Suppose that the columns of our interest are (1) Country, (2) Region, (3) Happiness Rank, (4) Happiness Score, (5) Economy, (6) Freedom, and (7) Trust 

In [None]:
whr_df_19[:3]

In [None]:
whr_df_19.columns

## Rename columns

In [None]:
whr_df_19.rename(columns = {'Overall rank':"Happiness Rank", "Country or region":"Country", 
                 "Score":"Happiness Score", "GDP per capita": "Economy (GDP per Capita)", 
                 "Freedom to make life choices":"Freedom",
                  "Perceptions of corruption":"Trust (Government Corruption)"}, inplace=True)

In [None]:
whr_df_19

## Merging two dfs

In [None]:
my_columns_15 = [
    'Country', "Region", 'Happiness Rank', 'Happiness Score', 'Economy (GDP per Capita)',
    'Freedom', 'Trust (Government Corruption)'
]

In [None]:
whr_df_15[my_columns_15]

In [None]:
whr_df_15_new = whr_df_15[my_columns_15]

In [None]:
my_columns_19 = [
    'Country', 'Happiness Rank', 'Happiness Score', 'Economy (GDP per Capita)',
    'Freedom', 'Trust (Government Corruption)'
]

In [None]:
whr_df_19[my_columns_19]

In [None]:
whr_df_19_new = whr_df_19[my_columns_19]

In [None]:
whr_df_15_19 = whr_df_15_new.merge(whr_df_19_new, left_on="Country", right_on="Country", how='left', suffixes=("_15", "_19"))

In [None]:
whr_df_15_19

## Check missing values

In [None]:
whr_df_15_19.isna().sum()

In [None]:
len(whr_df_15_19)

## Drop NAs

In [None]:
whr_df_15_19.dropna(inplace=True)

In [None]:
whr_df_15_19.isna().sum()

In [None]:
len(whr_df_15_19)

## There are different ways to perform joins...

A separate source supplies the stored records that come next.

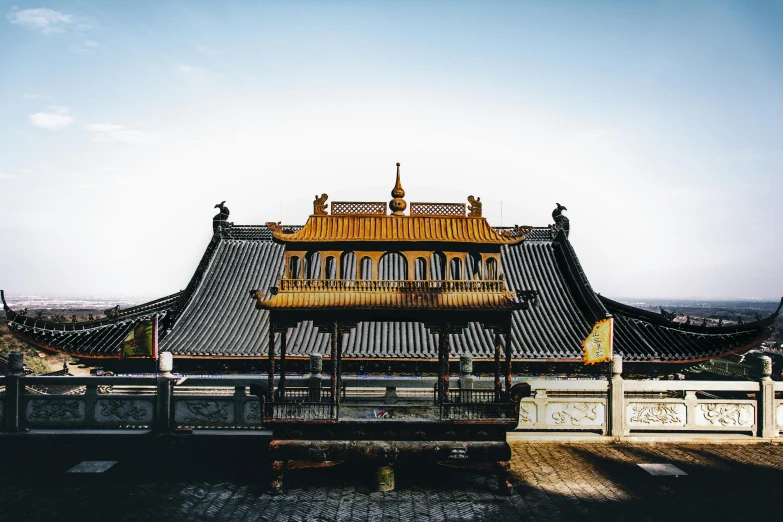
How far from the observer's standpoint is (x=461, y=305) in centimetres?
1052

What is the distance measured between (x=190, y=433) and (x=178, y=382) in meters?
1.29

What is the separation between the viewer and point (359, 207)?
11508 millimetres

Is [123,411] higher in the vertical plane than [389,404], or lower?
lower

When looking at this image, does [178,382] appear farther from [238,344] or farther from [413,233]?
[413,233]

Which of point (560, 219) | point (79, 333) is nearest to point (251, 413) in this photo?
point (79, 333)

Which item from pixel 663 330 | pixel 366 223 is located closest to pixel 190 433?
pixel 366 223

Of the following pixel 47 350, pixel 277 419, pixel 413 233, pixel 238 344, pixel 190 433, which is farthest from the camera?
pixel 238 344

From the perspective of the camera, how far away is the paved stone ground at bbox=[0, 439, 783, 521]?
922cm

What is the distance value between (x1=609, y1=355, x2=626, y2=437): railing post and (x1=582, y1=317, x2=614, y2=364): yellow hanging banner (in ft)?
6.37

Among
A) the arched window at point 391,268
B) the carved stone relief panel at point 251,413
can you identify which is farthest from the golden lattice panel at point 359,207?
the arched window at point 391,268

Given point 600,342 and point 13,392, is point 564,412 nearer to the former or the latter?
point 600,342

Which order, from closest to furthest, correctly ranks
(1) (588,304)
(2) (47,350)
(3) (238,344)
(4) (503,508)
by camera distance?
(4) (503,508)
(2) (47,350)
(3) (238,344)
(1) (588,304)

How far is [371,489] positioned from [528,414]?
459 cm

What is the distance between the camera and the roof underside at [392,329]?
15.4m
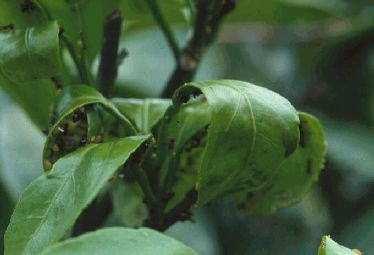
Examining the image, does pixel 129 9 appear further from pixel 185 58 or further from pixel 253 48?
pixel 253 48

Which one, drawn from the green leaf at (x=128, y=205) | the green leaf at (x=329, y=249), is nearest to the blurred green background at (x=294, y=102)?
the green leaf at (x=128, y=205)

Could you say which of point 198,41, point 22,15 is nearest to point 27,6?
point 22,15

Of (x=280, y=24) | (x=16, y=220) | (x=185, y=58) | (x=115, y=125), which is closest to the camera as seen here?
(x=16, y=220)

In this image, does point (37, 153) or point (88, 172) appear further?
point (37, 153)

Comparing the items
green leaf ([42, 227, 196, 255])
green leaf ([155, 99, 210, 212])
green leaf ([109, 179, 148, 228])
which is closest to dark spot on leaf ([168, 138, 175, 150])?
green leaf ([155, 99, 210, 212])

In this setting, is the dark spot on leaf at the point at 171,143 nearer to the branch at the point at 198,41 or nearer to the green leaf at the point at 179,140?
the green leaf at the point at 179,140

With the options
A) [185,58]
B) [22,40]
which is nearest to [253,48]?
[185,58]
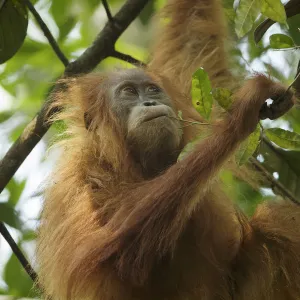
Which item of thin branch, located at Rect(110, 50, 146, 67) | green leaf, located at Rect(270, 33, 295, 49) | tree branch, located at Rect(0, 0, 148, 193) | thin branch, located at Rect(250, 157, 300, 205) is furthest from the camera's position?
thin branch, located at Rect(110, 50, 146, 67)

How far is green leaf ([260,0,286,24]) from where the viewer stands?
377cm

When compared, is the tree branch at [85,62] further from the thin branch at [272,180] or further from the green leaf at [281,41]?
the green leaf at [281,41]

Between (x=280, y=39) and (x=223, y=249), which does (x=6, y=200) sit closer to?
(x=223, y=249)

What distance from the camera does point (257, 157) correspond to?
545 cm

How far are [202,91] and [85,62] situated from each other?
195 cm

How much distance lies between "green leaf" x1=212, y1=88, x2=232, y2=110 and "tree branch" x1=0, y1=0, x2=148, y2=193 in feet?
6.07

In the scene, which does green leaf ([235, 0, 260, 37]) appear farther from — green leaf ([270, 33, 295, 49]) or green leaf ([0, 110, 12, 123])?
green leaf ([0, 110, 12, 123])

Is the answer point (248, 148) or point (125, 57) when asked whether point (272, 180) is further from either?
point (248, 148)

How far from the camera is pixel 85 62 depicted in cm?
559

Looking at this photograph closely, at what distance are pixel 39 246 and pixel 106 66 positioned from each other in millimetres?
2466

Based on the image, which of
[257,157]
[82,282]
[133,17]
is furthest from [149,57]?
[82,282]

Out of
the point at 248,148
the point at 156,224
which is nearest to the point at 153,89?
the point at 156,224

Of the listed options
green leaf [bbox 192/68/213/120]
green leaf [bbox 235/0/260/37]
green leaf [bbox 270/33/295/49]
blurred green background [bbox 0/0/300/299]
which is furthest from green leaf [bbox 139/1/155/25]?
green leaf [bbox 270/33/295/49]

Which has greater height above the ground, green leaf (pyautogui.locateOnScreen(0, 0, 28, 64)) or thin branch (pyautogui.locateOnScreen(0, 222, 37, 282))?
green leaf (pyautogui.locateOnScreen(0, 0, 28, 64))
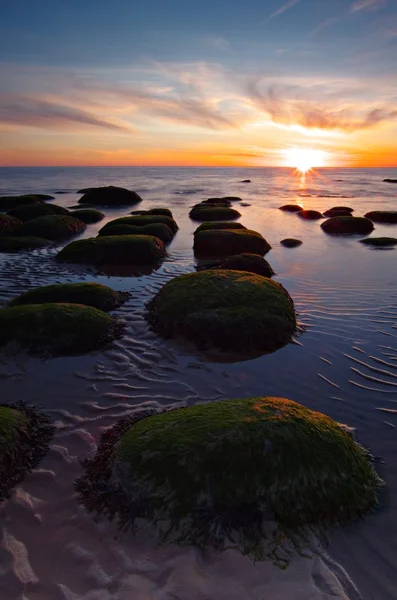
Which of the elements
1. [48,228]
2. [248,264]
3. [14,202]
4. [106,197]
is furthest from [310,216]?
[14,202]

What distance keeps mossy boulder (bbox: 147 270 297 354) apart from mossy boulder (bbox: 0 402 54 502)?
3.48 m

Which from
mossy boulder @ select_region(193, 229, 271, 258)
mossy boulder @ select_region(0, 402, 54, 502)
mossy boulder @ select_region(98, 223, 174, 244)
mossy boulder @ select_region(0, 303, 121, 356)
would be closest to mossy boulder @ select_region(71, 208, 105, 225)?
mossy boulder @ select_region(98, 223, 174, 244)

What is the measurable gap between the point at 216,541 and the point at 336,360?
4.76 m

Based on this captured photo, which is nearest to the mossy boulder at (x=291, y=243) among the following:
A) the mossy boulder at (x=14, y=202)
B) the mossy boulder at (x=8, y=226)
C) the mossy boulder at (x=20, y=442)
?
the mossy boulder at (x=8, y=226)

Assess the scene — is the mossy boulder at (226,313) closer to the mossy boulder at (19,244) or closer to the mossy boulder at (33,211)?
the mossy boulder at (19,244)

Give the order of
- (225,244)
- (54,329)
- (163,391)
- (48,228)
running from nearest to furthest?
1. (163,391)
2. (54,329)
3. (225,244)
4. (48,228)

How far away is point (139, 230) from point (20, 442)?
15.9 meters

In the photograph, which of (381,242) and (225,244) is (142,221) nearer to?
(225,244)

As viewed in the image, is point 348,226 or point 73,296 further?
point 348,226

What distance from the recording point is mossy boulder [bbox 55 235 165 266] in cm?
1545

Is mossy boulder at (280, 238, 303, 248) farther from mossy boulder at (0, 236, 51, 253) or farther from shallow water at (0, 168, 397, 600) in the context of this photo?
mossy boulder at (0, 236, 51, 253)

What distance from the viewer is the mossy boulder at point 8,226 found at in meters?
21.4

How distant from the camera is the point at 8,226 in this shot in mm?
22109

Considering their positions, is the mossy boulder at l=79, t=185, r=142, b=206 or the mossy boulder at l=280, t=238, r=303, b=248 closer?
the mossy boulder at l=280, t=238, r=303, b=248
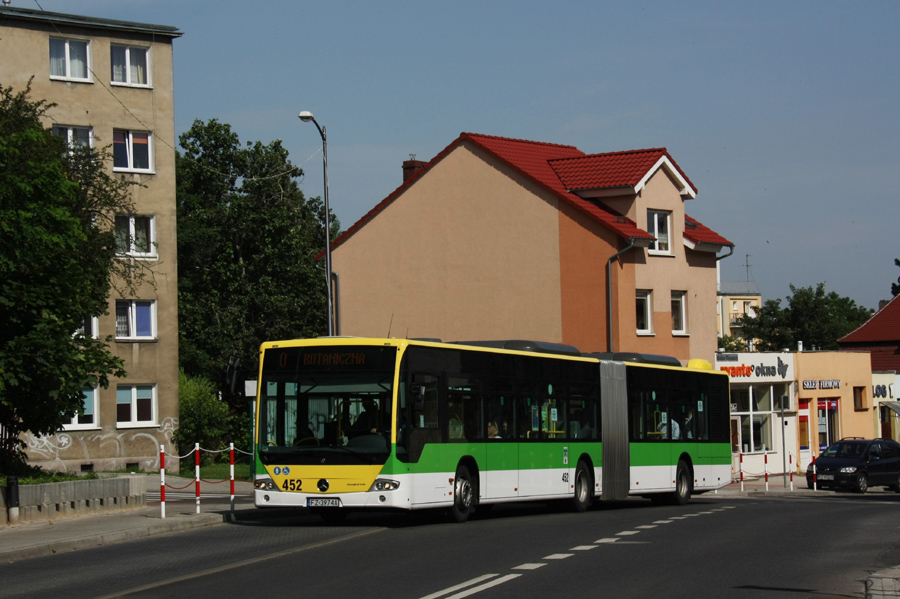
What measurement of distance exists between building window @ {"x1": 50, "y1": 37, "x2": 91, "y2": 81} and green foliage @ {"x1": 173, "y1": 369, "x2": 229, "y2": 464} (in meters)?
11.9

![Illustration of merging](https://miro.medium.com/v2/resize:fit:1400/1*Vq8e0dAr0Xsfw0bJRz4FRg.png)

## ... so let's inner-join our data

Instead of `how="left"` we'll use `how="inner"`

In [None]:
whr_df_15_19 = whr_df_15_new.merge(whr_df_19_new, left_on="Country", right_on="Country", how='inner', suffixes=("_15", "_19"))

In [None]:
whr_df_15_19

In [None]:
whr_df_15_19.isna().sum()

In [None]:
len(whr_df_15_19)

Also, since `left_on=` and `right_on=` are the same, we can replace them with `on=` to save space:

In [None]:
whr_df_15_19 = whr_df_15_new.merge(whr_df_19_new, on="Country", how='inner', suffixes=("_15", "_19"))

In [None]:
whr_df_15_19

Finally, the default merge/join is an inner-join, so we can omit the `how` argument too:

In [None]:
whr_df_15_19 = whr_df_15_new.merge(whr_df_19_new, on="Country", suffixes=("_15", "_19"))

In [None]:
whr_df_15_19

If you ommit the `suffixes` argument, it will create suffixes `_x` and `_y` for you:

In [None]:
whr_df_15_new.merge(whr_df_19_new, on="Country")

---

# Reshape

## Casting wide to long

`whr_df_15_19` is in a "wide" data format: there are columns repeated for two different years:

In [None]:
whr_df_15_19.shape

In [None]:
whr_df_15_19.columns

Let's "cast" it to a "long" format: 
* Each row will be split into 2 rows, one per year (15/19).
* And the following duplicated columns will be consolidated into a single set 
'Happiness Rank_15', 'Happiness Score_15', 'Economy (GDP per Capita)_15', 'Freedom_15', 'Trust (Government Corruption)_15', 'Happiness Rank_19', 'Happiness Score_19', 'Economy (GDP per Capita)_19', 'Freedom_19', 'Trust (Government Corruption)_19'
* A new year column will be created.
* And the following identifier columns will not be changed: 'Country', 'Region'

We'll use the [wide_to_long](https://pandas.pydata.org/docs/reference/api/pandas.wide_to_long.html) function to do this. (Another possibility is to use the similar [melt](https://pandas.pydata.org/docs/reference/api/pandas.melt.html) function.)

In [None]:
long_df = pd.wide_to_long(whr_df_15_19
                , stubnames = [ 'Happiness Rank_', 'Happiness Score_', 'Economy (GDP per Capita)_'
                                 , 'Freedom_', 'Trust (Government Corruption)_' ]
                , i = [ 'Country', 'Region' ]
                , j = 'year'
               ).reset_index()

long_df


You can see that the consolidated columns still have a "_" postfix, so let's update the column names to remove that:

In [None]:
long_df.columns = [c.replace('_', '') for c in long_df.columns]
long_df

## Casting long to wide

If you want to go in the other direction, you can "cast" the "long" format data frame to a "wide" format data frame (like we had originally).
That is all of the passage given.